District releases budget update

District releases budget update

A look inside the Duncanville ISD budget.

Headlines across the Dallas Fort-Worth area include a number of school district budget crises and the $10 billion state education budget shortfall. So where does Duncanville ISD stand with these budget issues, and how will the state’s education funding problems impact our students?

Our financial status going into the 2011-2012 budget planning process is not currently as challenging as many Texas school districts. “We began reducing expenditures in 2007, with a number of cost-saving initiatives to the tune of nearly $10 million over the past four years,” said Superintendent Dr. Alfred Ray. “So we have been preparing for this day.” Those initiatives have included the reduction of more than 60 positions through attrition over a two-year period, no teacher or staff raises in 2008-2009, and various other budget reductions. “We’ve had to make some very tough decisions over the years, but even more difficult decisions lie ahead,” said Ray.

The district has also spent the past four years focused on building an adequate general fund balance, as recommended by TEA guidelines. Through strong fiscal management, the district has realized enough cost savings to increase the general fund balance by $18 million. “Although our planning has certainly helped us in the short term, we cannot continue to maintain current levels of service for the long term,” said Ray. The current 2010-2011 budget includes a $1.387 million fund balance allocation for overdue facility maintenance and technology projects.

Since 2007, all salary increases for teachers and staff have been funded through cost-saving initiatives. The district will be required to cut another $2 million from the budget in order to consider raises in 2011-2012. As a district positioned in the bottom third in dollars received per student from the state, our ability to retain and recruit quality staff members who can support the district’s focus on engaging student learning experiences will become increasingly more challenging.

Eighty-three percent of the district’s budget is spent on teacher and staff salaries, and nine percent is spent on contracted services such as utilities. Any cut in funding will greatly affect our ability to maintain current staffing allocations, current program offerings, and adequately meet the needs of our students.

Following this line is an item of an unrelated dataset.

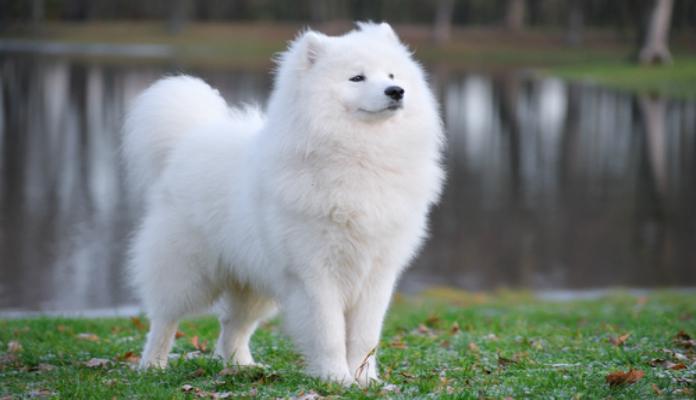 Samoieda – Raça de Cães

Duncanville ISD has joined 480 other Texas school districts in urging legislators to make education a priority during the 82nd Legislative Session. The Make Education a Priority campaign calls for a commitment to fix the broken system of school finance and properly fund education. We believe there should be more funding equity among districts and that the current target revenue system has not only failed to resolve these inequities, it has made them worse.

Additionally, there are mandates within the target revenue system that require certain funds to be spent a certain way. This does not allow a local district and its board the opportunity to determine how to best allocate money based on local needs. We believe there should be standards in the level of service and support a district provides, but for the state to mandate dollar amounts rather than a level of service limits collaborative opportunities within a district.

The current funding system limits the flexibility of local districts in setting a local school district tax rate above $1.04. Prior to HB1, school districts could set maintenance and operations tax rates based on the operating needs of the district up to $1.50. In 2005, the state legislature dramatically reduced the maximum allowance property tax cap for school districts with the belief that other imposed taxes (business tax, margins tax, and others) would replace that funding source.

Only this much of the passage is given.